---------- Supplied text

Substrates used for the production of erythritol by various groups of microorganisms include glucose or fructose. Most often used as the main source of carbon, glucose (dextrose) is obtained from wheat or corn starch as a result of the chemical or enzymatic hydrolysis of these products. Other substrates used are pure sucrose, as well as molasses or sugar cane juice containing it. However, it should be noted that the application of disaccharides is limited by the inability of individual yeast species to hydrolyze O-glycosidic bonds [9,19]. Studies conducted on the biosynthesis of erythritol by Y. lipolytica have shown that glycerol can be successfully used in this process [18,20]. Glycerol became a particularly popular substrate in biotechnological processes between 2000 and 2010 due to the increased production of biodiesel, which resulted in significant surpluses of glycerol in both the EU and the USA. Together with overestimated production forecasts for this biofuel, this led to a decline in glycerol prices from approximately USD 3.2/kg to below USD 0.5/kg in the EU. The current prices of glycerol vary depending on its type and region, but it is generally around USD 0.17/kg [21]. The surplus in glycerol has also spurred the development of new technologies for transforming it into high-value products. Currently, glycerol is primarily used as an intermediate chemical for various products such as cosmetics, food, and pharmaceuticals [22]. In recent years, the price of glucose has been characterized by mild fluctuations and slight declines in both import and export prices. The market report [23] estimates the global industrial glucose market size was approximately USD 40 billion in 2022, indicating significant market demand and its utilization in various industries such as food, pharmaceuticals, and fermentation processes. The market price of glucose for biotechnological applications appears to range from approximately USD 0.10/kg to USD 0.26/kg, which currently makes it a very competitive substrate in relation to glycerol [24,25,26]. However, so far, only limited reports are available on the use of glucose for the production of this polyhydric alcohol using the yeast Y. lipolytica [20,27,28,29].

--------------------

Using the text on erythritol substrates, answer:
(a) From what is glucose obtained?
(b) Below what price did glycerol fall in the EU?
(c) What was the approximate size of the global industrial glucose market in 2022?
Nothing in the entries is needed here.

---------- Data to examine

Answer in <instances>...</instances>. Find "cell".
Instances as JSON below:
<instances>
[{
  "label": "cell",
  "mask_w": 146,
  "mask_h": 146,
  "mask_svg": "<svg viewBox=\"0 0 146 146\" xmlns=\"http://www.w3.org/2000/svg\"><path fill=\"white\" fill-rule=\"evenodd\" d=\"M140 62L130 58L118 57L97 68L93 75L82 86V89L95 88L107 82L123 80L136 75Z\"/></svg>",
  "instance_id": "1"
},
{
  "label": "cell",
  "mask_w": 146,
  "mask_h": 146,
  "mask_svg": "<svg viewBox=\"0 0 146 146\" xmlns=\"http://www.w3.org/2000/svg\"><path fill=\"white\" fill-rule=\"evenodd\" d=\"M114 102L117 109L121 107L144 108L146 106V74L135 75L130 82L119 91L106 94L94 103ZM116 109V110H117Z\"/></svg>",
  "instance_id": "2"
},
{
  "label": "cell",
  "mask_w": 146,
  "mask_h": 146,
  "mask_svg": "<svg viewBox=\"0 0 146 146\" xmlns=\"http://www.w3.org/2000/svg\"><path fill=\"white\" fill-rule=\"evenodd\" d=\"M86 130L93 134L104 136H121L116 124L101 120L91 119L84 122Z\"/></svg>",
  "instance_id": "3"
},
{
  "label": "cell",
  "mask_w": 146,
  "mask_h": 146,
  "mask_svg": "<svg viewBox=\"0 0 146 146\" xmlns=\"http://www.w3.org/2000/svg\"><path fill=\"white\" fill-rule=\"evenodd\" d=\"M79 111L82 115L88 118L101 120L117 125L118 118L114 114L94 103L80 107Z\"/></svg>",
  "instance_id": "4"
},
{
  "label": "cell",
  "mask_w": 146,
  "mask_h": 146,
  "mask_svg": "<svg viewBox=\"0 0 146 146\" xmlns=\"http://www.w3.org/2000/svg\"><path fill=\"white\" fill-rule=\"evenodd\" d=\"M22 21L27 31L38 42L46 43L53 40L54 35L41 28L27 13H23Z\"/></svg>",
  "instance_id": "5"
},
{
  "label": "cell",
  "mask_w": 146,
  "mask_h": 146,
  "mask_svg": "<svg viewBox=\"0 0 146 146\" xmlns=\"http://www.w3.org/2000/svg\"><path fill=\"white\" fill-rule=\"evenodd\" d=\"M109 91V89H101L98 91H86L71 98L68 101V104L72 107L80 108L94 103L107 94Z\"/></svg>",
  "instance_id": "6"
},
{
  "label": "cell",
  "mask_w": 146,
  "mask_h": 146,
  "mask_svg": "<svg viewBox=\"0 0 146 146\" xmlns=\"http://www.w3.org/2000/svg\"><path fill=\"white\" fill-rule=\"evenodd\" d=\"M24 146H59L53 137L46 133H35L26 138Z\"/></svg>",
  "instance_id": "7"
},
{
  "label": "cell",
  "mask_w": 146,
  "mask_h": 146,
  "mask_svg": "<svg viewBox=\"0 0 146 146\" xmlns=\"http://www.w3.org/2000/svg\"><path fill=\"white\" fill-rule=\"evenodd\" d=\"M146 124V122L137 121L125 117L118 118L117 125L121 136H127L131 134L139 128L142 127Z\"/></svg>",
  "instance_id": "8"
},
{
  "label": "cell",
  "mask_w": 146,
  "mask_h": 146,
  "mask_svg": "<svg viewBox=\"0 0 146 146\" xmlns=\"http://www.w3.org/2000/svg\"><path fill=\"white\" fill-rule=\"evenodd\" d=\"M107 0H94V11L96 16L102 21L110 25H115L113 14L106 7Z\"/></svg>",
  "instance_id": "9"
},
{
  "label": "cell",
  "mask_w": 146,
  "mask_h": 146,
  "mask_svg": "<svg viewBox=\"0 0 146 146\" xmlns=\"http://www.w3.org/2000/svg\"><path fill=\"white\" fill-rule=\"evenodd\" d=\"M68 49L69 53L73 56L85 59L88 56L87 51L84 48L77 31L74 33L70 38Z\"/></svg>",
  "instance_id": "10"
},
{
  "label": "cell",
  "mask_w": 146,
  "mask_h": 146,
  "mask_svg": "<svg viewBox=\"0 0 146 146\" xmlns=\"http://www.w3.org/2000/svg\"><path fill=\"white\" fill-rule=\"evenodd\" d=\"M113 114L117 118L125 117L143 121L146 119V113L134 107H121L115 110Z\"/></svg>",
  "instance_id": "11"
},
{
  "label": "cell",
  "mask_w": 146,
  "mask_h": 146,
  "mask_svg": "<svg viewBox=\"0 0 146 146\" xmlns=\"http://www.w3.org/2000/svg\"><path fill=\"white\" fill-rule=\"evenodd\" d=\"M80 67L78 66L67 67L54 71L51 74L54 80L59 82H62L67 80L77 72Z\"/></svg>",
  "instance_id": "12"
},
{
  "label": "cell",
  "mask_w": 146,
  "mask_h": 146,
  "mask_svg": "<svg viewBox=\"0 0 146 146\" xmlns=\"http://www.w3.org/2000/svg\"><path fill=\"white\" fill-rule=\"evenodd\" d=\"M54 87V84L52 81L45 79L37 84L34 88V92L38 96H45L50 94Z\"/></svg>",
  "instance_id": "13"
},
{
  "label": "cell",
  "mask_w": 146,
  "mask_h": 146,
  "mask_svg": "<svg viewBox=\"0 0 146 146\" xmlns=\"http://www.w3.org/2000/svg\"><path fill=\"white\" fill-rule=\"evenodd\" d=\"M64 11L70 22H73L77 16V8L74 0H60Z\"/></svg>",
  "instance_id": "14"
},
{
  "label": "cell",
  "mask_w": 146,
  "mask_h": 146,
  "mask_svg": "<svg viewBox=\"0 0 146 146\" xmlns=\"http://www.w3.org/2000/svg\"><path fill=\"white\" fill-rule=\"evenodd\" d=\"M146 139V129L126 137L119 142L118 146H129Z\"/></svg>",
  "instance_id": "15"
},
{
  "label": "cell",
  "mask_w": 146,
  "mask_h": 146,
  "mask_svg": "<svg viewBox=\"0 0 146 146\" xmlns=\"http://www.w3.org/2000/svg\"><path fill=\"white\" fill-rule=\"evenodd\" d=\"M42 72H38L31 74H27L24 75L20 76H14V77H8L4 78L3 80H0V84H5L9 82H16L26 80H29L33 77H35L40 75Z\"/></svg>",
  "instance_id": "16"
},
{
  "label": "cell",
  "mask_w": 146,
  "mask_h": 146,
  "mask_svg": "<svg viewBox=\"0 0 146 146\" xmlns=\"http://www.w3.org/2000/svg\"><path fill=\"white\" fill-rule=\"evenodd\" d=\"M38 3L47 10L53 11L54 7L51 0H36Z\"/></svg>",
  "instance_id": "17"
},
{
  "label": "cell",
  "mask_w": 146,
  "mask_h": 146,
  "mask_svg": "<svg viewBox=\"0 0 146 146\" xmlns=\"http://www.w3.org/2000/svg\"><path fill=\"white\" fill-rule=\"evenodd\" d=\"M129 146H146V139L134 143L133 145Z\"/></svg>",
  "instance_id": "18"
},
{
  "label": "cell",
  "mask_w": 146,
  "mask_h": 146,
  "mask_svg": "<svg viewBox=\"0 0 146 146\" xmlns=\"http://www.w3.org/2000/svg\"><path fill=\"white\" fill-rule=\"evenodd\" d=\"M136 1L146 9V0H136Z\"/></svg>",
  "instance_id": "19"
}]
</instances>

--------------------

■ **Response below**:
(a) From wheat or corn starch, through chemical or enzymatic hydrolysis.
(b) Below USD 0.5/kg.
(c) Approximately USD 40 billion.